During the study period, 25 patients (17.1%) required dose escalation, and 40% and 20% of these regained clinical response and remission, respectively, at week 56. Compared to previous Western studies, the proportion of patients who experienced dose escalation in our study was relatively small; however, the clinical outcomes are similar to those of these studies.20,31,32
Consistent with previous studies on mucosal healing-associated FC levels,33-35 in this study, FC levels were well correlated with not only patients’ clinical outcomes, but also endoscopic activities. The predictive level was 274.8 mg/kg for mucosal healing and 98 mg/kg for endoscopic remission. These novel findings can be used to predict endoscopic activities in UC patients.
Serum ADA concentrations (trough level) at week 8 were associated significantly with clinical outcomes of induction therapy.
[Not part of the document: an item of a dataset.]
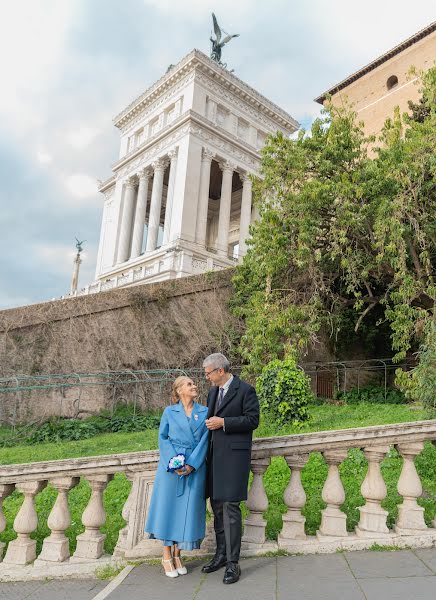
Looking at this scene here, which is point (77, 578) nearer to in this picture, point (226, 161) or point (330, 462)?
point (330, 462)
The ADA concentrations in patients with clinical response or remission, including both UC and Crohn’s disease patients, have been reported at relatively lower rates than in previous studies.36-38 Few studies have been conducted to investigate ADA concentration in patients with UC only. A Belgian study including IFX responders and non-responders showed similar ADA concentrations as those in this study with respect to short-term mucosal healing.39 The researchers reported that the average ADA concentration of patients with mucosal healing at week 4 was 10.6 μg/mL, which was significantly higher than the concentration in those without mucosal healing (7.4 μg/mL, P = 0.014). The higher the drug concentration at week 8 after ADA induction therapy, the better was the expected clinical effect.
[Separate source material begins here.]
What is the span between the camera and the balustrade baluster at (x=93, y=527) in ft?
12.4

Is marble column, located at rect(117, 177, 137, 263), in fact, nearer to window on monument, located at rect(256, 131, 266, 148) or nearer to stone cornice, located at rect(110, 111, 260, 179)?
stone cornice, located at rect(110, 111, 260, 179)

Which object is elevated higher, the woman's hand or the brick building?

No new safety signals were observed in the present study, and the incidence rate was similar to that described in other studies.17 Any different tendency in safety from the approved label of ADA was not observed. Patients with severe adverse drug reactions including abdominal pain and pulmonary tuberculosis were treated properly, and no deaths were reported.
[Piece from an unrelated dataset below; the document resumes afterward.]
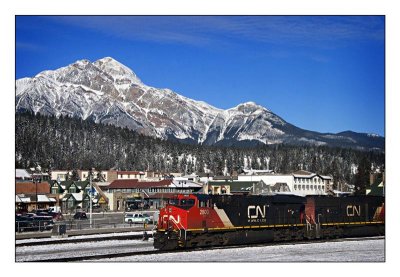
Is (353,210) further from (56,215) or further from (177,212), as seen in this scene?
(56,215)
This was an observational study in routine clinical practice, having certain inherent limitations such as the lack of randomization, leading to potential bias. Moreover, the proportion of subjects who completed the evaluation without any major protocol deviation among the intent-to-treat set was relatively small. Furthermore, anti-ADA antibodies were not evaluated in this study, although it is used in clinical practice in Western countries. However, this study was the first multicenter prospective study to evaluate the efficacy and safety of ADA in Korean UC patients in the real-life clinical setting and explore clinical predictors of response to ADA, including FC and ADA drug levels.
In conclusion, this study showed that ADA is effective and safe for Korean patients with moderately to severely active UC regardless of prior anti-TNF-α therapy. ADA drug level is associated with the efficacy of induction therapy. A good response to induction therapy suggests positive long-term outcomes in Korean patients with moderately to severely active UC.